I think we all like the idea that the chapbooks, miniatures, and broadsides we publish can speak to each other across genre and aesthetic. Our catalog is one snapshot of literature through the lens of contemporary inclusive feminism, or inclusive feminism through the lens of contemporary literature.
Our mission continues to foreground inclusivity and intersectionality. Our editorial circle is unique because it’s non-hierarchical and geographically dispersed; our editors and interns live and work in 9 different states. This structure requires a lot of communication and collaboration, which we view as intrinsic to the mission of inclusive feminism.
We’ve also been fortunate enough to have incredible judges for our yearly contests to help us bring our mission to material reality.
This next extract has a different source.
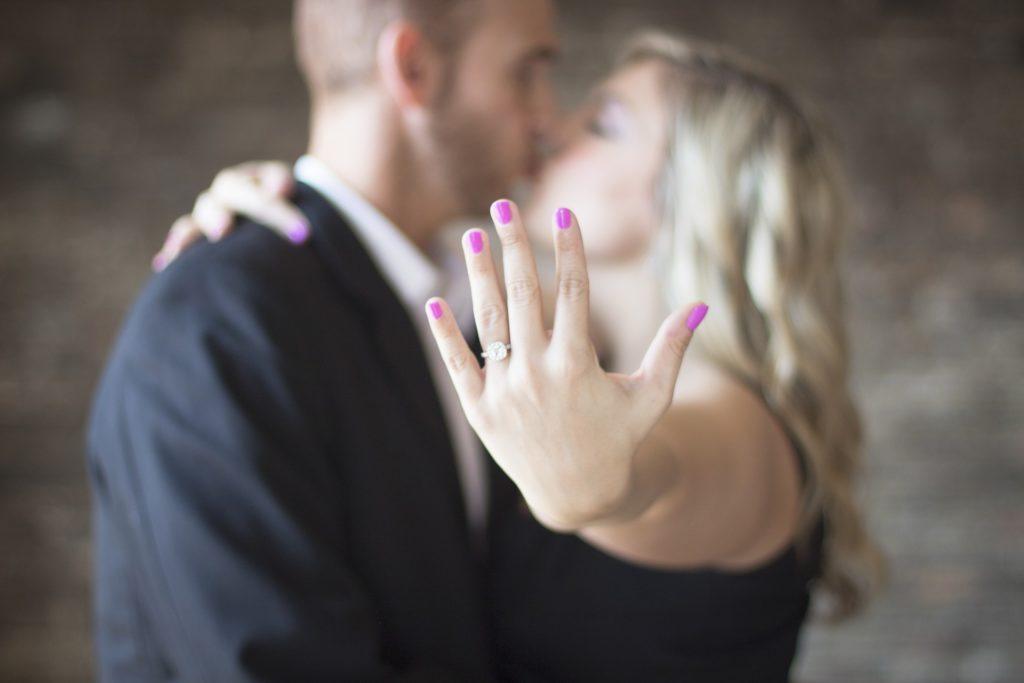 別れたけど結婚する気がする!元カレが運命の人にする3つの方法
Some our past judges include Brian Teare, Dawn Lundy Martin, Cathy Park Hong, Natalie Diaz, and Amber Sparks.
We used to ask, “What about small/independent press publishing is particularly exciting to you right now?” We’re still interested in the answer to that, but we’re even more interested to know what you think needs to change.
As small press publishers, we’re interested in the ongoing question about the value/purpose of the physical book/literary object. Our first run of all forthcoming books will be hand-sewn, and our editors and interns make several labor intensive miniatures every year. I think many of our editors are drawn to the idea that literary objects can be special and ephemeral, that we can produce something tied to a very specific cultural and physical moment.
But we’ve also recently run into questions about how to navigate ongoing demand–we’ve been in the fortunate position of selling out of some titles and having to decide whether and how to give continuing access to work that’s resonating with a lot of readers. I guess this is not so much what needs to change, but what is changing, and what we need to talk about. We believe that the book as object is important, that the ephemeral quality of small-press book objects is part of what makes them special. The question is how to balance that with our desire to promote our writers as much as possible.
How do you cope? There’s been a lot of conversation lately about charging reading fees, printing costs, rising book costs, who should pay for what, etc. Do you have any opinions on this, and would you be willing to share any insights about the numbers at Gazing Grain Press?
These conversations are the reality of publishing, absolutely. GGP is lucky to be sponsored by Fall for the Book, a huge literary festival hosted by George Mason University every fall. Our sponsorship provides a couple stabilizing financial factors for the press. Perhaps most exciting is that we have the capacity to pay for a book release event for our contest winners every year, including covering travel costs for writers traveling within the continental US. Fall for the Book sponsorship also helps us cover the cost of paying judges honoraria.
Even with this stability, however, we do charge a reading fee for our contests to cover the costs of printing. Our contest fee is $15 flat, or $21 with a choice of the winning chapbook, or a book from our catalogue. We’ve had many conversations about how to balance our stated mission of inclusivity with our need to charge a reading fee. These conversations have lead to our including both the less expensive flat fee and the slightly more expensive (but with book) options. We also currently sell all chapbooks for only $8, which we hope allows more people to buy and read them.